Reputation: 7994
Here is my dataframe which called df
University Subject Colour
Melb Math Red
English Blue
Sydney Math Green
Arts Yellow
English Green
Ottawa Med Blue
Math Yellow
Both University and Subject are the index key for this dataframe
when I do this
print(df.to_dict('index'))
I get
{(Melb, Math): {'Colour': Red}, (Melb, English): {'Colour': Blue}, ...
When I do this
print(df["Colour"])
I get this
University Subject Colour
Melb Math Red
English Blue
Sydney Math Green
Arts Yellow
English Green
Ottawa Med Blue
Math Yellow
When I do
print(df["University"])
I get an error
KeyError: 'University'
What I want is a way to read each value separately
I want to read the University and another read for Subject and a third for the Colour
How to do that?
Upvotes: 1
Views: 292
Reputation: 484
A quicker way to do this is by using python's zip function, this method will be significantly faster than manually running a for loop.
university_list = list(zip(*df.index))[0]
subject_list = list(zip(*df.index))[1]
colour_list = list(df['Colour'])
index_list = list(zip(*df.index))
Output:
[('Melb','Sydney','Ottawa'),('Math','English','Math','Arts',...)]
You will get a list of tuples where each tuples will be relating to an index column.
(columns will be in Left to Right order: such as 1st index-column will be the first tuple, 2nd index-column will be the second tuple and so on!)

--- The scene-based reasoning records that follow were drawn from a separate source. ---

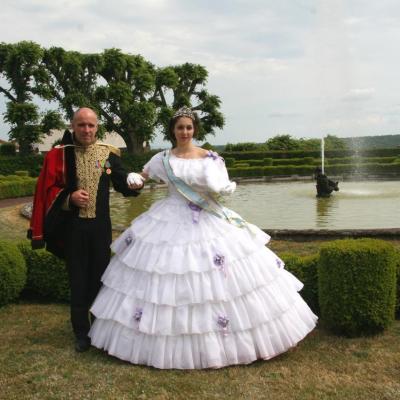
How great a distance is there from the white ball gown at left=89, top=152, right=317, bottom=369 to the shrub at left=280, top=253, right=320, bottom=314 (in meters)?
0.83

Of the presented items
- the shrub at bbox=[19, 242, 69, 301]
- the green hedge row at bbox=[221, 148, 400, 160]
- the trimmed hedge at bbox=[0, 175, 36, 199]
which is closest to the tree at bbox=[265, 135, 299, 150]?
the green hedge row at bbox=[221, 148, 400, 160]

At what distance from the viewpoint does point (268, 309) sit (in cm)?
346

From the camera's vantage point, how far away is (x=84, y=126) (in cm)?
376

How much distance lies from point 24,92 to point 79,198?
26.1 m

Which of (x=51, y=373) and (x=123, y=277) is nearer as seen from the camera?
(x=51, y=373)

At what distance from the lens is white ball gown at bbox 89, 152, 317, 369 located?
3357mm

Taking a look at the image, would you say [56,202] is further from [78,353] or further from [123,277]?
[78,353]

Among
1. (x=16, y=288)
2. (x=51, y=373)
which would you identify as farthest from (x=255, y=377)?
(x=16, y=288)

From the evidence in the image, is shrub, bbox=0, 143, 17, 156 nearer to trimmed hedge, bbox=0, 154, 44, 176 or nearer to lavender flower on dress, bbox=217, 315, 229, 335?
trimmed hedge, bbox=0, 154, 44, 176

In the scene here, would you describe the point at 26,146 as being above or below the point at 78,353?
above

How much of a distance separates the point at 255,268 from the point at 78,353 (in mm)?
1464

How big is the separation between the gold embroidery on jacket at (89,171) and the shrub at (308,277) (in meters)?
1.94

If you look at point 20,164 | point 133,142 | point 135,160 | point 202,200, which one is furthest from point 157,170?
point 133,142

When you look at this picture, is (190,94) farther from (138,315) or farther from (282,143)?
(138,315)
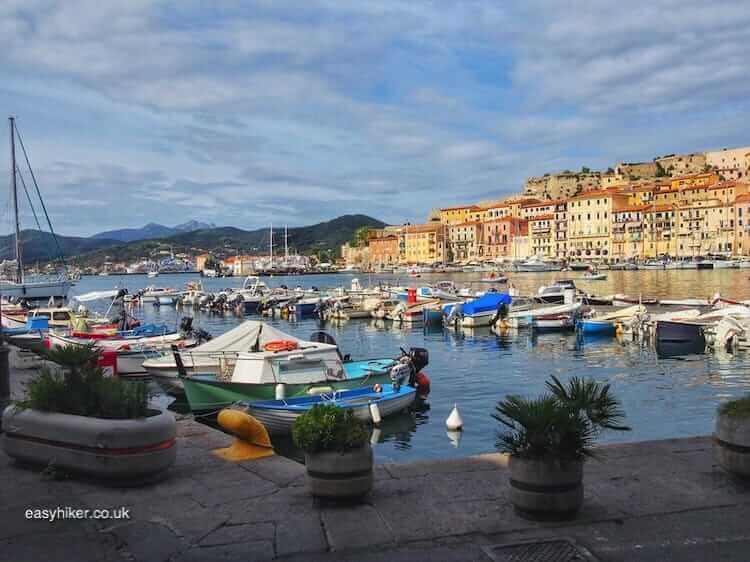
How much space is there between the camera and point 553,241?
172 m

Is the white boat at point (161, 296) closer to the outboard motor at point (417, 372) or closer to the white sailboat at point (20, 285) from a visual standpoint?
the white sailboat at point (20, 285)

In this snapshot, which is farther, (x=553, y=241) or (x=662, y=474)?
(x=553, y=241)

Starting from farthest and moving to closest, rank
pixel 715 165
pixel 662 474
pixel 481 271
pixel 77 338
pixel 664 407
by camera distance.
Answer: pixel 715 165 < pixel 481 271 < pixel 77 338 < pixel 664 407 < pixel 662 474

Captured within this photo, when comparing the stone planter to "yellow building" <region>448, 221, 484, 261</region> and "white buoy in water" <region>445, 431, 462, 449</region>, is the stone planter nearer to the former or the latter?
"white buoy in water" <region>445, 431, 462, 449</region>

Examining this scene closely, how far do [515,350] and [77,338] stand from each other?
1985cm

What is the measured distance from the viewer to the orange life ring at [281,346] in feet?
61.6

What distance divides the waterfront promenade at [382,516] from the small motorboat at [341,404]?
20.9 feet

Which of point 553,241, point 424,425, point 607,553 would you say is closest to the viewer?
point 607,553

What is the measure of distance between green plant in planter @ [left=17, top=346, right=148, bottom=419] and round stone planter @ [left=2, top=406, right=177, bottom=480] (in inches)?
5.9

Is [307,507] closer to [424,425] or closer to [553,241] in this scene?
[424,425]

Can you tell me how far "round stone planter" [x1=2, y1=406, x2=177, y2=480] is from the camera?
7199mm

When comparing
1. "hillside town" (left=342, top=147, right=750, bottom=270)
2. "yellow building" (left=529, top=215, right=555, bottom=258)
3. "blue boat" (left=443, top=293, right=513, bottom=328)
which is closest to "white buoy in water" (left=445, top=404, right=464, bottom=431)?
"blue boat" (left=443, top=293, right=513, bottom=328)

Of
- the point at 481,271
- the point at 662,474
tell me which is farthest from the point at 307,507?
the point at 481,271

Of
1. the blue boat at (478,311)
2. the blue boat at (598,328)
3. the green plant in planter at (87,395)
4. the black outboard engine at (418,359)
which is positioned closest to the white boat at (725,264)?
the blue boat at (478,311)
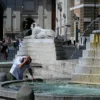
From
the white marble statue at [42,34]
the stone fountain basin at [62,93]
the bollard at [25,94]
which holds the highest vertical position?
the white marble statue at [42,34]

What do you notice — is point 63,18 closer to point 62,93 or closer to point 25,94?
point 62,93

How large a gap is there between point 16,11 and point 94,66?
67.7 m

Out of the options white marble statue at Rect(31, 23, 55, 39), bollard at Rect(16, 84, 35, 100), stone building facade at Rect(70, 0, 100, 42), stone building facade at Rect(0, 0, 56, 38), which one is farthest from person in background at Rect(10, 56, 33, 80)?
stone building facade at Rect(0, 0, 56, 38)

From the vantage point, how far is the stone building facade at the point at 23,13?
78.7 meters

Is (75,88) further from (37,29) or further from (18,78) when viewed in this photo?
(37,29)

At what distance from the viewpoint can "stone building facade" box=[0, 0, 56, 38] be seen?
78688 mm

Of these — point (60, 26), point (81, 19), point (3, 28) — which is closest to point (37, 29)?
point (81, 19)

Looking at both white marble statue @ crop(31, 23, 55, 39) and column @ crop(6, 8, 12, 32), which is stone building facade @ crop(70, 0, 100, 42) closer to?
column @ crop(6, 8, 12, 32)

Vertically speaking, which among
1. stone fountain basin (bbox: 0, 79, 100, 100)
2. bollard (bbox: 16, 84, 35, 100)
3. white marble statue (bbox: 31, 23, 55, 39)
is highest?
white marble statue (bbox: 31, 23, 55, 39)

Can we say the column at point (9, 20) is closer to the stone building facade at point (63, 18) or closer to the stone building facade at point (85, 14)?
the stone building facade at point (63, 18)

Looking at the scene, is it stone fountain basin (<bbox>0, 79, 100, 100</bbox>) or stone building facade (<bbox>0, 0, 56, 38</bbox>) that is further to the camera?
stone building facade (<bbox>0, 0, 56, 38</bbox>)

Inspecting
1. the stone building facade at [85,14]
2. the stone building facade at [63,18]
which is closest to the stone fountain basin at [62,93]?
the stone building facade at [85,14]

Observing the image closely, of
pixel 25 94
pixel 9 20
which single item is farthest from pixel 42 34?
pixel 9 20

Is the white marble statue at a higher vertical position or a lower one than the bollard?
higher
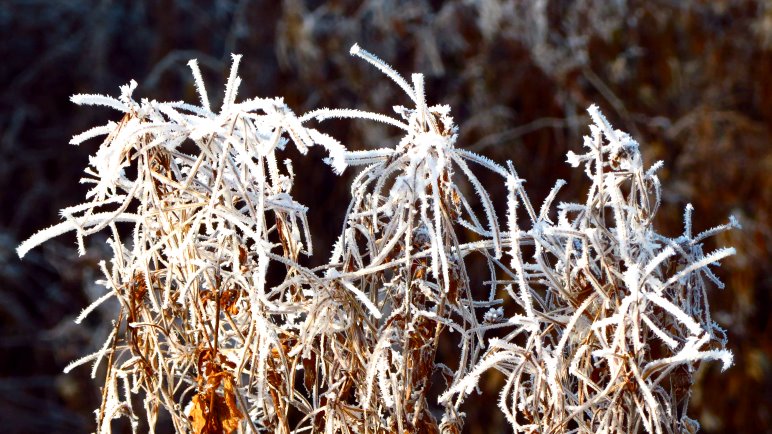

Now, to get the Separate Index Column Lists you can simply do,
Universities = list(index_list[0]) #this will give you separate list for university ('Melb','Sydney','Ottawa')
Subjects = list(index_list[1]) #this will give you separate list for Subjects ('Math','English','Math','Arts',...)
You can do this by simply doing,
column_data = list(df['column_name'])
#which in your case will be
colour_list = list(df['Colour'])
Now, Imagine a case where you need the whole Dataframe as a list of Tuples where each tuple will have data of a column. (Index columns included)
The list will look something like,
[(Col-1_data, ,...),(Col-2_data, ,...),...]
To achieve something like this you will have to reset the indexes, Fetch the data and set indexes again. Below code will do the task,
index_names = list(df.index.names) #saving current indexes so that we can reassign them later.
df.reset_index(inplace = True)
dataframe_raw_list = df.values.tolist() #This will be a list of tuples where each tuple is a row of dataframe
df.set_index(index_names, inplace = True)
dataframe_columns_list = list(zip(*dataframe_raw_list)) #This will be a list of tuples where each tuple is a Column of dataframe
Output:
[(Col-1_data, ,...),(Col-2_data, ,...),...]
Upvotes: 6
Reputation: 10624
You can get the first level of your index ('University') with this:
[i[0] for i in df.index]
Similarly for the second level ('Subject')
[i[1] for i in df.index]
Also, if you want to just get the values of 'Colour' column, you can do it with:
list(df['Colour'])
Upvotes: 1